(Text block):
↓↓↓

Depending on what you want to learn from the data, stacked bar plot is not always the best solution. Splitting the data into 2 different bar plots can show both trends.

This can be achieved by using layouts: by column, by row, or the most generic grid layout. The steps we follow are:
1. create the common ColumnDataSource
2. create the 2 plots (and the corresponding glyphs) individually
3. layout the plots in a grid layout. The grid can be composed of plots as well as custom divs.

Note that, by using the same ColumnDataSource the selection is linked.

In [None]:
from bokeh.models import Range1d

source = ColumnDataSource(data=cat_count_state_df)

TOOLTIPS = [
    ("Category", "@{main_category}"),
    ("Failed project count", "@{failed}{0,0}"),
    ("Successful project count", "@{successful}{0,0}"),
    ("All project count", "@{total}{0,0}"),
]

p1 = figure(x_range=cat_count_state_df.main_category, height=350, width=700,
           y_axis_label="Successful project count", tooltips=TOOLTIPS,
           tools='reset,save')

box_select1 = BoxSelectTool(dimensions="width")
p1.add_tools(box_select1)

p1.vbar(x="main_category", top="successful", source=source, width=0.9)

# 

p1.xgrid.grid_line_color = None
p1.xaxis.major_label_text_font_size = '0pt'
p1.xaxis.major_tick_line_color = None
p1.y_range = Range1d(0, 35000)

↑↑↑

(Provided information):
↓↓↓

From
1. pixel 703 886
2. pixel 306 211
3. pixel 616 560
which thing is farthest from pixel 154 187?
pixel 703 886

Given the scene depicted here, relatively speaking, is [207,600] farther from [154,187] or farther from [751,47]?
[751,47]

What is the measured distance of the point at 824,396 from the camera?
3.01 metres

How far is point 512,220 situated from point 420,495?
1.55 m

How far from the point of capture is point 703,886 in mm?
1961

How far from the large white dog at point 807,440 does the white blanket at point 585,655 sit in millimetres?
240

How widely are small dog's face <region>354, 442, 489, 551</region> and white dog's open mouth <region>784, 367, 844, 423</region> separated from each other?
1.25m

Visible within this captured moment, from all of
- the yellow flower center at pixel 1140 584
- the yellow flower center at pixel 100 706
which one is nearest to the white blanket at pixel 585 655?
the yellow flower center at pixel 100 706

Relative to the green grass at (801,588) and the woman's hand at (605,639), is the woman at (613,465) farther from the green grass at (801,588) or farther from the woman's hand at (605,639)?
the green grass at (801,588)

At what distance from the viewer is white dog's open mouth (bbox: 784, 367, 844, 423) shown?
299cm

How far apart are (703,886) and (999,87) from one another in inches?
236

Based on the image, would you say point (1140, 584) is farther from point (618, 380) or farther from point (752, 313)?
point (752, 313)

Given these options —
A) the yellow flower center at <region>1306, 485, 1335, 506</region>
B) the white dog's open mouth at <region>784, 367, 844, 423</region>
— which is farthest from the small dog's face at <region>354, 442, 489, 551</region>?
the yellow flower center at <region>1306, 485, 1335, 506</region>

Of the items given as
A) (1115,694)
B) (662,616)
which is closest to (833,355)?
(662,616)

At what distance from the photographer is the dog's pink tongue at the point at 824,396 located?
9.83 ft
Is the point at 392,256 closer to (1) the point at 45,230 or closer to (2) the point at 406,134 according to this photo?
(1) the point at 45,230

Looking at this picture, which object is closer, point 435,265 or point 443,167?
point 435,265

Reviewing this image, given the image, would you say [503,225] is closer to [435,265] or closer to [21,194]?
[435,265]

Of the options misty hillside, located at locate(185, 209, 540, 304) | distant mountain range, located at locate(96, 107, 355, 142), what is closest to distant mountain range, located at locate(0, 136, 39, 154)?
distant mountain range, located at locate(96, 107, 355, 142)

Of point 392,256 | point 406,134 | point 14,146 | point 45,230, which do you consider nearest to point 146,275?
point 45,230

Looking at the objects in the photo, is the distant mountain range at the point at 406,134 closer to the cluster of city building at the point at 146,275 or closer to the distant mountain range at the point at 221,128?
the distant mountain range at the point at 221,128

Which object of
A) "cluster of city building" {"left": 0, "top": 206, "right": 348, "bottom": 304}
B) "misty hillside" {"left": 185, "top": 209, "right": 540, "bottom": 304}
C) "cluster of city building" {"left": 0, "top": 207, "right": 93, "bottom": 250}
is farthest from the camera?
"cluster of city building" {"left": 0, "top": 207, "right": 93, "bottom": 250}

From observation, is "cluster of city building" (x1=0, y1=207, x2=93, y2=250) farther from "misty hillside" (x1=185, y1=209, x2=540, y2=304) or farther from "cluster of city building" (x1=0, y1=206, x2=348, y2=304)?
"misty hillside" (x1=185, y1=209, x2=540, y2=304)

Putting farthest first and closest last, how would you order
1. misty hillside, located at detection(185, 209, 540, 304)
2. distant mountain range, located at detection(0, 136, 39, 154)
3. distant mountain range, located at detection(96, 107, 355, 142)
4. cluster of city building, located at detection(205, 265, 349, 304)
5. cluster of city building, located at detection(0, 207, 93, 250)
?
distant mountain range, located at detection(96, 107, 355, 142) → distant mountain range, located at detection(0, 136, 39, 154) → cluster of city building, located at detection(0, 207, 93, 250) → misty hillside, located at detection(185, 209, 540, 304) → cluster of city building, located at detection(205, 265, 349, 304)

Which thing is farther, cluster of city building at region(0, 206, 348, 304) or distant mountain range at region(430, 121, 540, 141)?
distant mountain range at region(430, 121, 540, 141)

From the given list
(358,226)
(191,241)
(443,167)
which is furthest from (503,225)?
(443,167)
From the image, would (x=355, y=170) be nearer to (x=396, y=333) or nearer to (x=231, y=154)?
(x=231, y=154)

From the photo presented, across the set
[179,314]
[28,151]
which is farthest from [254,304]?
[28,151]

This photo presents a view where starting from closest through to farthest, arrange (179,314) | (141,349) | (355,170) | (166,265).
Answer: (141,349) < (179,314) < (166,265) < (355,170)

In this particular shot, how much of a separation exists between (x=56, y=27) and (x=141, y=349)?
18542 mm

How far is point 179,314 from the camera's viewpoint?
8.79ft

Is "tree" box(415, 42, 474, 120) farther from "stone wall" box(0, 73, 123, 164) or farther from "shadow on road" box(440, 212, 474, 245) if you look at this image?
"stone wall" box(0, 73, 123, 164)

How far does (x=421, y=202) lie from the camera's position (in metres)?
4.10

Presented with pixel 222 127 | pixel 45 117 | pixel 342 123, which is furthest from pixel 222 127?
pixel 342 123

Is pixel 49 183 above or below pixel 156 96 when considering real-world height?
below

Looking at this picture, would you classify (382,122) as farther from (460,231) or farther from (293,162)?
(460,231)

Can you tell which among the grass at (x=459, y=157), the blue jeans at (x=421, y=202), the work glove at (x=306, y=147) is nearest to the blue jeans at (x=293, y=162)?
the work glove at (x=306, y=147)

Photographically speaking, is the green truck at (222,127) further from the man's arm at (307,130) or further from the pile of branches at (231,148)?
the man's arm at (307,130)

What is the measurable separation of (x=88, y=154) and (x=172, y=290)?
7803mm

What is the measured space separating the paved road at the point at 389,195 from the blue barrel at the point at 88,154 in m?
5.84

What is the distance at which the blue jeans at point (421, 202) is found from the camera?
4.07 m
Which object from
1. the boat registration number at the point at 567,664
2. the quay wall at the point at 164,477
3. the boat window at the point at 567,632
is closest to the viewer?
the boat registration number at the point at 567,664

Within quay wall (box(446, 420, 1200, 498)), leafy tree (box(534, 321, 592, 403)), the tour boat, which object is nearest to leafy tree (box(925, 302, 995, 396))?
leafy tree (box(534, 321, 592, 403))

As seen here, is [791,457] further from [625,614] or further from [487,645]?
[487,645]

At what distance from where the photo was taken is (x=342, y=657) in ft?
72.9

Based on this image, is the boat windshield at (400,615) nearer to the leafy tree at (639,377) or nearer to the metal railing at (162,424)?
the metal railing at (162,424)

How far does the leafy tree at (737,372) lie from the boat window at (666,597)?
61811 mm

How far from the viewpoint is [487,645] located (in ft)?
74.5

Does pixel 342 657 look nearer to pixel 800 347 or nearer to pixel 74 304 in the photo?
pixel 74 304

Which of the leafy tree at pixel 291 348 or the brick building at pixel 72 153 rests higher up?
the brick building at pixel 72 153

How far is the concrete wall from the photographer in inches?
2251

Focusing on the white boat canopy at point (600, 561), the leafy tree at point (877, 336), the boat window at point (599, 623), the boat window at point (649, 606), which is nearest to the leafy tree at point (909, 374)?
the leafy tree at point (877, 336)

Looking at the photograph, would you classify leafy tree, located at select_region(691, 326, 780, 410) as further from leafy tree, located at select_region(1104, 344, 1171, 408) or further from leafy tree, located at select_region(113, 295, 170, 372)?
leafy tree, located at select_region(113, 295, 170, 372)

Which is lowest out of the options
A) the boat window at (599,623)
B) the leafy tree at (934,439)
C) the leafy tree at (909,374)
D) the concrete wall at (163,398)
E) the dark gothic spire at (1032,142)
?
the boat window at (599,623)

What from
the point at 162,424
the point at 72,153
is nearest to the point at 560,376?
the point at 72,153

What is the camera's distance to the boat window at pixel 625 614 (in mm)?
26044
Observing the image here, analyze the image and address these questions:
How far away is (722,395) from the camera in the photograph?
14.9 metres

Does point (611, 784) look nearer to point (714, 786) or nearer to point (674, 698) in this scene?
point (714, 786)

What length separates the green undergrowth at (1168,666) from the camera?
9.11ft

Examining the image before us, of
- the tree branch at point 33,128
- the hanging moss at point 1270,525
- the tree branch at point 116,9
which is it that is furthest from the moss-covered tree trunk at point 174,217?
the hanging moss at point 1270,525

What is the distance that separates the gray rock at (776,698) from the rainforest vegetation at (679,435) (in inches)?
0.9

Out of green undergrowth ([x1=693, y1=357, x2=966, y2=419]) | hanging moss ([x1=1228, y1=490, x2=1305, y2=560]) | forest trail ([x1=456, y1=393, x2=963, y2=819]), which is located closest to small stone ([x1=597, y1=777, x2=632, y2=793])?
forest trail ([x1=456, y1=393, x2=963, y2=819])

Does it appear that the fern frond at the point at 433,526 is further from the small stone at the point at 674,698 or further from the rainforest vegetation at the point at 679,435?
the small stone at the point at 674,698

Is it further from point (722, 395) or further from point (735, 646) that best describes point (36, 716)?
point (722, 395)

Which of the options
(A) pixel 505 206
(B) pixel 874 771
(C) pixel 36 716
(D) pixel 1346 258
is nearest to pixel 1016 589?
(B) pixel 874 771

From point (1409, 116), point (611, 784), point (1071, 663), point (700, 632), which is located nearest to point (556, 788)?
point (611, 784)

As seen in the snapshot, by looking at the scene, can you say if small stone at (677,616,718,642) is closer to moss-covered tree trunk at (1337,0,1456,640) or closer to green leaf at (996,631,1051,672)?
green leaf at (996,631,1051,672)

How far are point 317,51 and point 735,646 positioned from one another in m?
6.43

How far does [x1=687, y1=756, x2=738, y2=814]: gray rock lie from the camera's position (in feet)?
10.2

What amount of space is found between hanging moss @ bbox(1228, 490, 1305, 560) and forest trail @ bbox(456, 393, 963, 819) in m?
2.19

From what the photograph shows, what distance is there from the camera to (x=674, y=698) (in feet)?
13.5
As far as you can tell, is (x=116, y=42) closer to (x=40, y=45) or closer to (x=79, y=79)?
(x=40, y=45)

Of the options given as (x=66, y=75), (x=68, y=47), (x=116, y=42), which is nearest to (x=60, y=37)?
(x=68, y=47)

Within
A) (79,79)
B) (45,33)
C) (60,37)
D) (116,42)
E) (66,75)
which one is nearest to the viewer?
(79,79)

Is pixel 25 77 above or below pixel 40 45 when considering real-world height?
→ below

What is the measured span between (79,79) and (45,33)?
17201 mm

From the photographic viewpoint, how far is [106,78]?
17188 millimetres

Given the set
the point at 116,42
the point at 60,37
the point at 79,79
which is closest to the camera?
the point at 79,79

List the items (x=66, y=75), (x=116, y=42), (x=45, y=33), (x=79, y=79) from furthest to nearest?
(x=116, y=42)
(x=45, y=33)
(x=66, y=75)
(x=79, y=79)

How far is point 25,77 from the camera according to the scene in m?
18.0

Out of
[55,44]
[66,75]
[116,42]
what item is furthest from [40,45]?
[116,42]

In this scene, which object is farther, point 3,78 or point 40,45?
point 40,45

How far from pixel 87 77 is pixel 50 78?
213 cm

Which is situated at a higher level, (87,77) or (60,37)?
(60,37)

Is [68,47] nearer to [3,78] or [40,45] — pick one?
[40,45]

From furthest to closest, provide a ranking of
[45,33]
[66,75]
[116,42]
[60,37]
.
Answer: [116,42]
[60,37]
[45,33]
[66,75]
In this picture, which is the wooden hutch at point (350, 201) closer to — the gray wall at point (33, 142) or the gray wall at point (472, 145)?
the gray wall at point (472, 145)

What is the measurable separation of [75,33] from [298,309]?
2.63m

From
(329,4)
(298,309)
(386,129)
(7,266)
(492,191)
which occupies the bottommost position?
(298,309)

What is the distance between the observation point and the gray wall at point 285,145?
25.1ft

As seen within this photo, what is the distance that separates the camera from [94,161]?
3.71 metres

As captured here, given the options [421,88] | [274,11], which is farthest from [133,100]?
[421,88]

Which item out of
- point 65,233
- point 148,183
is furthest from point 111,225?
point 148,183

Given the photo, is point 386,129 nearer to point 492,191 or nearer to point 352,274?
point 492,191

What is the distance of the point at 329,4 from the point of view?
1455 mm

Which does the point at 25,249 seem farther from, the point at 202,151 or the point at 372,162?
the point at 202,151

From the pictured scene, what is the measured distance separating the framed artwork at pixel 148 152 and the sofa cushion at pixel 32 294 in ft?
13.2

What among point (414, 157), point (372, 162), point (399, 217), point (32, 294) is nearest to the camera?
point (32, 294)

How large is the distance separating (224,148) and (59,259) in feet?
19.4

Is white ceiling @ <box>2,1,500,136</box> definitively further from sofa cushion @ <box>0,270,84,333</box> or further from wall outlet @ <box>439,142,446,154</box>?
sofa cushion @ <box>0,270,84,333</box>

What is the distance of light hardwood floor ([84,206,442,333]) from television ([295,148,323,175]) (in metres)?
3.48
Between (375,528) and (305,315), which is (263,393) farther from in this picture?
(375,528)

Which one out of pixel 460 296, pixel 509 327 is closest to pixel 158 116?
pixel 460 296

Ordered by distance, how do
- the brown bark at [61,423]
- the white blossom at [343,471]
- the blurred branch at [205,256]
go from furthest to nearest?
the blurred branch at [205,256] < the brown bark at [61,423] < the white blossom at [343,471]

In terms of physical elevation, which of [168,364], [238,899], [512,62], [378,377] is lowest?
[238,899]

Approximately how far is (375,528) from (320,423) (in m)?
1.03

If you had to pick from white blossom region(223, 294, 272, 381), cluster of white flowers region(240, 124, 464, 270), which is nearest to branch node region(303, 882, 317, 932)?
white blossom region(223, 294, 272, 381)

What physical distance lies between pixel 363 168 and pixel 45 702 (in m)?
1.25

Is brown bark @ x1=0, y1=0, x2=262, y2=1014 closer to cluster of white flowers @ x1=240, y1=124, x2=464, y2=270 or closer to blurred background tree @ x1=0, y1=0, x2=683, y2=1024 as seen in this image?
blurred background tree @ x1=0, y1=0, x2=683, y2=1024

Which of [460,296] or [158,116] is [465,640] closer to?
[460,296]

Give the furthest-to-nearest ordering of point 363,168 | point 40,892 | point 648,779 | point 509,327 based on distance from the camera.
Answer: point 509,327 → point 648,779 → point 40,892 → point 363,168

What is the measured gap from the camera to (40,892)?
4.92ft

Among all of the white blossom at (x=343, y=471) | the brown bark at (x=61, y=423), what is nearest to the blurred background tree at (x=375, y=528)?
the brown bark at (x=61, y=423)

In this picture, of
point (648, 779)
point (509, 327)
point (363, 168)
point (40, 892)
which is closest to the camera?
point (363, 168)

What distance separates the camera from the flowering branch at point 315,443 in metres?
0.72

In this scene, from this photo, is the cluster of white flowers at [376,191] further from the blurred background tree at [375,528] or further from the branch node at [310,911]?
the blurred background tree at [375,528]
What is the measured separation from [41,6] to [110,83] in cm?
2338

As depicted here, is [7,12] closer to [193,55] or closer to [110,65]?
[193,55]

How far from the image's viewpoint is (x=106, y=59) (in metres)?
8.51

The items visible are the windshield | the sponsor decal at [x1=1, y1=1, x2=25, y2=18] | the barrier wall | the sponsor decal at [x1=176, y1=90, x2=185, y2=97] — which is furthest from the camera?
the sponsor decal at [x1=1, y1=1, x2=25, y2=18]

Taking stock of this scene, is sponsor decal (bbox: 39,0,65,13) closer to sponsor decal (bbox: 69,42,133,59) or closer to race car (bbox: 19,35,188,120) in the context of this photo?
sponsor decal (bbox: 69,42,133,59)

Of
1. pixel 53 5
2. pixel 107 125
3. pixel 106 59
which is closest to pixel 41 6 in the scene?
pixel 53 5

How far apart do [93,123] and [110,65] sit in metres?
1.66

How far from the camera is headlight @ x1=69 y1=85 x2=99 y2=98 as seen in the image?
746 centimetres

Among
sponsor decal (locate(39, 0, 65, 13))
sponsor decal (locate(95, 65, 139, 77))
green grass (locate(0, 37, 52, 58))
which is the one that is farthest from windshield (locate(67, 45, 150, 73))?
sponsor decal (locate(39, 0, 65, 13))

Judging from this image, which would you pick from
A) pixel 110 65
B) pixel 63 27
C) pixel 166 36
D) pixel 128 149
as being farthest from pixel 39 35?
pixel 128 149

↑↑↑

According to the text on Bokeh bar plots, what happens when both plots use the same ColumnDataSource? The material is not needed here.

The selection is linked.